Swiss biologist Wilson Edwards said on Facebook and Twitter on July 24 that the United States is interfering with efforts to find the origin of the coronavirus and is pressing WHO scientists investigating the virus's origin to blame China.

His allegations spread quickly on social media. Edwards' remarks were widely reported in Chinese state media. She quotes a so-called biologist on her Facebook account.

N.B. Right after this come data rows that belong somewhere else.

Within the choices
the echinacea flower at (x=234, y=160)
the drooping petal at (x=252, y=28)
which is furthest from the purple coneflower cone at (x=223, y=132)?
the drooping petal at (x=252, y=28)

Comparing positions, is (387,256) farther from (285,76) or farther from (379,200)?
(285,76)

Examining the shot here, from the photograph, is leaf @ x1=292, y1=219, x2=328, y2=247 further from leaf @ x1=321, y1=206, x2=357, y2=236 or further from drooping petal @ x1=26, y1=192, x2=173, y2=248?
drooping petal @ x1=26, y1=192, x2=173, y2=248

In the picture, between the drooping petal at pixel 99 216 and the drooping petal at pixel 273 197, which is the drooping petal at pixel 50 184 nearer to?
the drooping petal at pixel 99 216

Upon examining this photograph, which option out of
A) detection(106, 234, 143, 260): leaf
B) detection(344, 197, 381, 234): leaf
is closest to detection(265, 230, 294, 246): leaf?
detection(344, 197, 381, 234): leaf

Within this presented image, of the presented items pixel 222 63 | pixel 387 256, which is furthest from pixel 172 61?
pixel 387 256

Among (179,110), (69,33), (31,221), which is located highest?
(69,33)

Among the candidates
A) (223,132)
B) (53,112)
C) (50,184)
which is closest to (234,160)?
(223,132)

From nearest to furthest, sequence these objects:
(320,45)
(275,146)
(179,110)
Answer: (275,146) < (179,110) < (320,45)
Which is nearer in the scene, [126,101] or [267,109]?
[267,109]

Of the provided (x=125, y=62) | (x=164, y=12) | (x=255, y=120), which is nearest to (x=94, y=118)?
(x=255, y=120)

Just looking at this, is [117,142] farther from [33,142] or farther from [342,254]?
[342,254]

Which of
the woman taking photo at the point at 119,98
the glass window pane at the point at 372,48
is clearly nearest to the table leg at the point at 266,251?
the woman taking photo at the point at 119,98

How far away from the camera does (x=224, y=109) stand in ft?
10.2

Within a week, two state media outlets in China, the Global Times and the People's Daily, condemned Wilson Edwards' allegations as intimidation by the United States.

Wilson Edwards created his Facebook account two days after China refused to accept the World Health Organization's plan for a second phase of research into the origin of the coronavirus.

According to the Swiss Embassy in Beijing, it turned out that there is no Swiss named Wilson Edwards. On August 10, the embassy official Weibo said, if you are around, we would like to see you. But this may be fake news. We urge Chinese media and netizens to remove these posts.

On the same day, the Swiss embassy tweeted, and Facebook checked and deleted Wilson Edwards' account. The company said Wilson Edwards' account was part of a disinformation campaign that originated in China.

The company's investigation found that the initial full broadcast of Wilson Edwards' story on Facebook was erroneous.

According to Facebook, the social media activity is targeting the English-speaking audience in the US and UK, as well as Chinese audiences in Taiwan, Hong Kong and Tibet.

Facebook deleted an account that was part of an international disinformation campaign

The social media giant said the operation collected hundreds of fake accounts and some authentic accounts from Sichuan Silent Information employees and people associated with Chinese state infrastructure companies.

Sichuan Silent Information described the company as a network and information security company. Provides technical assistance to China's Ministry of Public Security and CNCERT, the key team that coordinates China's emergency cybersecurity response.

Facebook said that after examining public reports focused on fake Swiss biologists, it deleted 524 accounts, 20 pages, four Facebook groups and 86 Instagram accounts as part of its investigation.

As part of the campaign, the scammers spent less than $5,000 on Facebook and Instagram ads. They also use a VPN to hide account values.

It is said that investigations into the origin of the novel coronavirus have led to tensions between the United States, China and other countries. The source of the virus remains a mystery nearly two years after it was first discovered.